Callahan had joined his chief to watch the situation, and they
speculated as to how the four would get out of the gulf in which they
were completely hemmed. Gertrude and her father stood near.
The eyes of the two bronzed railroad men at her side were like pilot
guides to Gertrude. When she lost the wayfarers in the gullies or
along the narrow defiles that gave them passage between towering rocks,
their eyes restored the plodding line. Callahan was the first to
detect the change from the expected course. "They are working east,"
said he, after a moment's careful observation.
"East?" echoed Bucks. "You mean west."
Callahan hung to his glass. "No," he repeated, "east--and south.
Here."
Bucks took the glass and looked a long time. "I do not understand,"
said he; "they are certainly working east. What can they be after,
east? Well, they can't go very far that way without bridging the
Devil's Cañon. Callahan," he exclaimed, with sure instinct, "they will
head south. Walt now till they appear again."
He relinquished the glass to explain to Mr. Brock where next to look
for them. There was a long interval during which they did not
reappear. Then the little file emerging from the shadow of a rock
skirted a field of snow straight to the south. There were but three
men in line. One, a little ahead, breaking path; following, two large
men tramping close together, the foremost stooping under the weight of
a man lying face upward on his back, while the man behind supported the
legs under his arms.
"They are carrying Morris Blood. He is hurt--that was to be expected.
What?" exclaimed Bucks, hardly a moment afterward, "they are crossing
the snow. Callahan, by heaven, they are walking for the south side of
Pilot, that's what it means. It is a forced march; they are making for
the mines."
Mount Pilot, from the crest that divides at Devil's Gap, rises abruptly
in a three-faced peak, the pinnacle of which lies to the south.
Several hundred feet above the base lie the group of gold-mines behind
the mountain, and a short railroad spur blasted across the southern
face runs to them from Glen Tarn. Below, the mountain wall breaks in
long steps almost vertically to the base, toward which Glover's party
was heading.
The move made new dispositions necessary. Orders flew from Bucks like
curlews, for it was more essential than ever to open the hill speedily.

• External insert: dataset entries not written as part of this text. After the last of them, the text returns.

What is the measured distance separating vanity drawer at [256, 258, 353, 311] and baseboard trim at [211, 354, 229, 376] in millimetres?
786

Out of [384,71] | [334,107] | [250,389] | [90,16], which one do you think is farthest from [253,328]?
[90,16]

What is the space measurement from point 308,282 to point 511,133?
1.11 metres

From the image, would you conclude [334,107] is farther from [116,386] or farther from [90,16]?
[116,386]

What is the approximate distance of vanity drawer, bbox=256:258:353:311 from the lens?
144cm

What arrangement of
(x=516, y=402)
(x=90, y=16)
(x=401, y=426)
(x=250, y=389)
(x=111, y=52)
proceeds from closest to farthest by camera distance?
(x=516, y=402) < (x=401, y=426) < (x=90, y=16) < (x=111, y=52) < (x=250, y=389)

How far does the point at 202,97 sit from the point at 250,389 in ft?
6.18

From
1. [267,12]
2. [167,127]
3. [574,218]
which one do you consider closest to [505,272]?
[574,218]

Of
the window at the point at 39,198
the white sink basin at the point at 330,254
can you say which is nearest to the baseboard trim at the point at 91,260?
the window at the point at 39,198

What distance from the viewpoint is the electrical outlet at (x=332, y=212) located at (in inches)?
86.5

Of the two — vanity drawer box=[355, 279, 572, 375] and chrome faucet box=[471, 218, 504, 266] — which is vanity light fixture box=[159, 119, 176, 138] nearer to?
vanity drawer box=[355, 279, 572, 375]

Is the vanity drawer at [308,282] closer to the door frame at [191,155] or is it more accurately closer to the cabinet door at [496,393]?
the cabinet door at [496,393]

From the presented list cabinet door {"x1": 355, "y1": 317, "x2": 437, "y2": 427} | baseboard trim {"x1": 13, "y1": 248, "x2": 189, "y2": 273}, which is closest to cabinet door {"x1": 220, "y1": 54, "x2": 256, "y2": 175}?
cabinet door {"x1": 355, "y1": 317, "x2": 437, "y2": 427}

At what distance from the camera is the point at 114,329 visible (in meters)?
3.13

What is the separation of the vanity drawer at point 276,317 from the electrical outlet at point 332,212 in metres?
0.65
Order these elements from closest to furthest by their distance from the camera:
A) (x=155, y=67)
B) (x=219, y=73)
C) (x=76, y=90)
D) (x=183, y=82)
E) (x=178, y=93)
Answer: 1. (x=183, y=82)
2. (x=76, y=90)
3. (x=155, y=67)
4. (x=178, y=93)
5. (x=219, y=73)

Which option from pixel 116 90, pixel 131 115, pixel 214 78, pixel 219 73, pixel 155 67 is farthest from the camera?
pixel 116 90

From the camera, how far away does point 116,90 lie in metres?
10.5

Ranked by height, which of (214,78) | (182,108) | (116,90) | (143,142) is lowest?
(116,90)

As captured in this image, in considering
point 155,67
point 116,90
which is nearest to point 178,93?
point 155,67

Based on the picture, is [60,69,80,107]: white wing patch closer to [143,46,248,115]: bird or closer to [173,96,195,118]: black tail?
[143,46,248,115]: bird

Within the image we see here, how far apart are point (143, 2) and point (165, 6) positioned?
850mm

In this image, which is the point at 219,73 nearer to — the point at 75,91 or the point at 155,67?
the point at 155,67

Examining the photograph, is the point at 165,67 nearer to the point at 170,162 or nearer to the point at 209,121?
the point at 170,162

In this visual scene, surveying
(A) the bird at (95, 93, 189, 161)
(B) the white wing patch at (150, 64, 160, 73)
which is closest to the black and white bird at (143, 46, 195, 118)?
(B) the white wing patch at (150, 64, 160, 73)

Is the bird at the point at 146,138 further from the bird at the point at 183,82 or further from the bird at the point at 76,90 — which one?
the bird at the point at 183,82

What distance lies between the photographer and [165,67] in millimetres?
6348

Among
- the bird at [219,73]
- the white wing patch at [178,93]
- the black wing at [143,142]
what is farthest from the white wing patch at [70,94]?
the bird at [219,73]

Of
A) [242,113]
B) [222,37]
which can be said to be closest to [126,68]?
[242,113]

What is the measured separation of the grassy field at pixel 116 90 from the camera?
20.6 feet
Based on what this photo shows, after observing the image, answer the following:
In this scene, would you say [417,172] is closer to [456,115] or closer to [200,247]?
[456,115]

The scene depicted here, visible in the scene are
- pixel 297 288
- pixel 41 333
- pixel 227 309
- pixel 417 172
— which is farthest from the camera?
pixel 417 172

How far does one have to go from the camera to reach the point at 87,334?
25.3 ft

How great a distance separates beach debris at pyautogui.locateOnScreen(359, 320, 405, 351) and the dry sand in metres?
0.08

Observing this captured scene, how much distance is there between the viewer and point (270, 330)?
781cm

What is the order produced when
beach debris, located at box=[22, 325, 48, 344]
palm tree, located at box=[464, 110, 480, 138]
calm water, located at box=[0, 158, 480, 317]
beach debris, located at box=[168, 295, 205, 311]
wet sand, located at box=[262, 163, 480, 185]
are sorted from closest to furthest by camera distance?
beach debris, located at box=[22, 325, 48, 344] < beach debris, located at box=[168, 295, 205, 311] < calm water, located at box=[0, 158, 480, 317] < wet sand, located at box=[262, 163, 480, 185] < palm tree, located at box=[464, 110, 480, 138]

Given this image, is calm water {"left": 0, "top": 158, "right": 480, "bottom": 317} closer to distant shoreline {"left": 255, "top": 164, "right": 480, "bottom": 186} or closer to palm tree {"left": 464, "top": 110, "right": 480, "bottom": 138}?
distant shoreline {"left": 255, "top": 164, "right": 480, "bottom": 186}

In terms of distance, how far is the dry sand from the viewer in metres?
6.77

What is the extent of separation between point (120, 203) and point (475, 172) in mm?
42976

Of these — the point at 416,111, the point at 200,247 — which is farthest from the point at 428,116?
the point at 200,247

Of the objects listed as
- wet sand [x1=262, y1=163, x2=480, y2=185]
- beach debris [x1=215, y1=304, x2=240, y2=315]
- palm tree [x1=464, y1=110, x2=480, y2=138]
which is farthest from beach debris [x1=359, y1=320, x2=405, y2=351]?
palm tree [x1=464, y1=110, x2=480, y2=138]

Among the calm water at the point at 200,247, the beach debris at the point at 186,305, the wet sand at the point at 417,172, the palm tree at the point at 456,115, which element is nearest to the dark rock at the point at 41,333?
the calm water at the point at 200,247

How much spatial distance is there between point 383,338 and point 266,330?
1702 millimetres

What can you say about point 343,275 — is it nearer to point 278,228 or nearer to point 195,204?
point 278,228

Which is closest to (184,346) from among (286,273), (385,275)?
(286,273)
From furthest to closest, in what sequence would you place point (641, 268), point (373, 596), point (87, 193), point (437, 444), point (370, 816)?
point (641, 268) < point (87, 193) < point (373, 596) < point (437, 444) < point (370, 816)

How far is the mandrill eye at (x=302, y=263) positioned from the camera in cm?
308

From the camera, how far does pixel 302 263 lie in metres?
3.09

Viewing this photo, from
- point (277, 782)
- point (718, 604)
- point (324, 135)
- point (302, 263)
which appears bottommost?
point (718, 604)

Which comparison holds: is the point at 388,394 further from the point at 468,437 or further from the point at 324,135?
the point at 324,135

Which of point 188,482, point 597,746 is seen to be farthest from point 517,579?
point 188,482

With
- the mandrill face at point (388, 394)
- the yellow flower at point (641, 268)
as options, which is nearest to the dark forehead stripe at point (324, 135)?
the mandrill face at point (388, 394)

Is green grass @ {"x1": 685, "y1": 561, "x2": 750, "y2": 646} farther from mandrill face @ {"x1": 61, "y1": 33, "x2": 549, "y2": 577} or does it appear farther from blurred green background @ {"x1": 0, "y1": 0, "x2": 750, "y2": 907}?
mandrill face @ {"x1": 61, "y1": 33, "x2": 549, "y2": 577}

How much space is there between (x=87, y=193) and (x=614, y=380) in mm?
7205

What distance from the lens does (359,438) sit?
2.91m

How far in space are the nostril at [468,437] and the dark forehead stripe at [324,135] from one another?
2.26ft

The private car was run across the Hog's Back, and the news sent to the
rotary crew with injunctions to push with all effort as far at least as
the mine switch, that help might be sent out on the spur to meet the
party on the climb.
The increased activity apparent far up and down the mountain as the
word went round, the bringing up of the last reserve engines for the
hill battery, the effort to get into communication by telegraph with
the mine hospital and Glen Tarn Springs, the feverish haste of the
officials in the car to make the new dispositions, all indicated to
Gertrude the approach of a crisis--the imminence of a supreme effort to
save one life if the endeavor enlisted the men and resources of the
whole division. New gangs of shovellers strung on flat-cars were being
pushed forward. Down the hill, spent and disabled engines were
returning from the front, and while they took sidings, fresh engines,
close-coupled, steamed slowly like leviathans past them up the hill.